About the Kitchen Garden

The Kitchen Garden is a catering company designed for conscientious people who lead busy lives. It’s for people who have a strong desire to protect and nourish the environment and the health of their bodies. It is for families who know the importance of sitting down together to enjoy real food– food that is at its absolute best because it’s eaten in season, is simply and lovingly prepared, and was grown, harvested and cooked right in the Portland area.
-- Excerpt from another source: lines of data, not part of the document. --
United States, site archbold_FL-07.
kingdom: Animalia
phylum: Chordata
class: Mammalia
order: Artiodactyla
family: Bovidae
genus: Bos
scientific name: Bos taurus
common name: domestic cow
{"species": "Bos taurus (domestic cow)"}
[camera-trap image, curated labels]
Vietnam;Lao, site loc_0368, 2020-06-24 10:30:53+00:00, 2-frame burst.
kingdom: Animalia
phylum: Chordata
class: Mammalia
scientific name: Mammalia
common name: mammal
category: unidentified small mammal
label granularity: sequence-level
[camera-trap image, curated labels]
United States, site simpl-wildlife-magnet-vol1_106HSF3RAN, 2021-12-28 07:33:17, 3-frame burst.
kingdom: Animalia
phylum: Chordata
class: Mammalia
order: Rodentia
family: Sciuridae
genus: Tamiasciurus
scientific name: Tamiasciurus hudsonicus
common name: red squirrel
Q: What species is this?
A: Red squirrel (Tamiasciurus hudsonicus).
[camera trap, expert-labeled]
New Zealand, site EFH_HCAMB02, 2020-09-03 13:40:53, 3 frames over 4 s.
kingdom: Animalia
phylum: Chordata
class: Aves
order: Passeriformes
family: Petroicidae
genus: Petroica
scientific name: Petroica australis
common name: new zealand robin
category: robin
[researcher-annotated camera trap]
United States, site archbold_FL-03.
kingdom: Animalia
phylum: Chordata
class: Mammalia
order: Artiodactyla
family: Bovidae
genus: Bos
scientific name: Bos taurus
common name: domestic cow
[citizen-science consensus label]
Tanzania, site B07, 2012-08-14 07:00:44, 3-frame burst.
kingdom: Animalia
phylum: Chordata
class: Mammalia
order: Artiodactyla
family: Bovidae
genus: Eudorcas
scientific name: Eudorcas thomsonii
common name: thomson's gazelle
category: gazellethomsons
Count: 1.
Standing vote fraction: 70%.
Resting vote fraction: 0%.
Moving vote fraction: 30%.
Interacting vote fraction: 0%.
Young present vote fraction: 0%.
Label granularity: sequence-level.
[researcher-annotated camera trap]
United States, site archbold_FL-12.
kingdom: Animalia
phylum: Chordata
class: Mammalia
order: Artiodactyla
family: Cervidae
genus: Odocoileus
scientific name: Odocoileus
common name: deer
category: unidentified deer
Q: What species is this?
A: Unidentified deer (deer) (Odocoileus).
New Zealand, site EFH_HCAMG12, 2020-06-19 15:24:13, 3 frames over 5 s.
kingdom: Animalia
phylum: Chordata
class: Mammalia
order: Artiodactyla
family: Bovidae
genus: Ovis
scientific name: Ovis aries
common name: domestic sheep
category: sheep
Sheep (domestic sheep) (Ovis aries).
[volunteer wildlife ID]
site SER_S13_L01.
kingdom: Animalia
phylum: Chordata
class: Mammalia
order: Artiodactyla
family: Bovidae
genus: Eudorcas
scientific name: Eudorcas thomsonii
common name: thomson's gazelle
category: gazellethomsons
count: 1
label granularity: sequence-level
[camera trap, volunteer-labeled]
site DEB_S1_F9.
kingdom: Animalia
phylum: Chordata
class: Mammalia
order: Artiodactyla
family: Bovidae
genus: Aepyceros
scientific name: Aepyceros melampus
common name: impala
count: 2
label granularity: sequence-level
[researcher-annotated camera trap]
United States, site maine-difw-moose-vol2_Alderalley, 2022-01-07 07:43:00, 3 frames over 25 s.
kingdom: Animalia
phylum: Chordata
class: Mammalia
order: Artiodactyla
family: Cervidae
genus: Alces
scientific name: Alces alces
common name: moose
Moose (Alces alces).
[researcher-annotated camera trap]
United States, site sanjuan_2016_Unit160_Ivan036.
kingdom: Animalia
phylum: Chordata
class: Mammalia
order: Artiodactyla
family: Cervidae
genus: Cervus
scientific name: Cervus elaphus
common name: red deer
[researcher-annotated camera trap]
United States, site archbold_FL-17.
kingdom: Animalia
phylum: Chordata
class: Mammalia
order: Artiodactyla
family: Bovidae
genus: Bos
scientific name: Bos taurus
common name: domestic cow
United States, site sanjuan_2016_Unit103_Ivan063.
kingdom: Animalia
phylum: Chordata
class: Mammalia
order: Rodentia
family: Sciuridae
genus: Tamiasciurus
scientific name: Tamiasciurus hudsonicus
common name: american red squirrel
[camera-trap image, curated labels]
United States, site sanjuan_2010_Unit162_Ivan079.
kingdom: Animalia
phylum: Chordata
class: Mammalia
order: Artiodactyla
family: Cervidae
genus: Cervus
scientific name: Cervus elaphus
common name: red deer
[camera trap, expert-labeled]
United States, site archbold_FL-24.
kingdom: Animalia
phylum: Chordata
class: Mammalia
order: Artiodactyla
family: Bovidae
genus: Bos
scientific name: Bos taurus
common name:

The Kitchen Garden provides you with an easy, affordable way to eat gourmet meals made entirely from scratch, using fresh ingredients from local farms. With help from a weekly share of organic produce from Laughing Stock Farm in Freeport, Maine, the Portland Farmer’s Markets, and the chef’s own kitchen garden, we do everything from formal four course dinners to one on one cooking lessons to our unique meal delivery service.


We believe:

  • In eating food that is fresh, in season, and simply prepared
  • In family traditions
  • In eating at a table with people you love, with the good plates, real silverware and cloth napkins
  • In vibrant color and taste
  • In dinner being your favorite time of the day– not a chore, not one more thing you have to do, but the thing you cherish most


About the Chef

Growing up in rural Pennsylvania, gardening and home cooking were a way of life. The sound and spray of the first buttery bite into an ear of corn, the unbeatable aroma of an apple crisp bubbling in the oven, and the simple joy that comes from popping bright red cherry tomatoes straight from vine to mouth are some of Cody’s favorite childhood food memories.

After graduating from Penn State University in 2003, Cody honed her cooking skills in professional kitchens in Jackson, Wyoming. In 2007 she sought a formal culinary education at the Natural Gourmet Institute for Health and Culinary Arts in Manhattan. While in school she did both large-scale catering with an event company as well as small cocktail and private dinner parties. She interned at The Sylvia Center, a nonprofit organization aimed at teaching healthy cooking and healthy eating to school-aged children in New York City. In 2008 she moved from New York to Burlington, Vermont where she worked as the chef at The Lang House, an eleven-room bed and breakfast, where she proudly served gourmet breakfasts and brunches made from fine Vermont products.

In the summer of 2009 Cody arrived in Portland, Maine where she looks forward to building a strong and lasting relationship with Maine’s growers, harvesters, and eaters.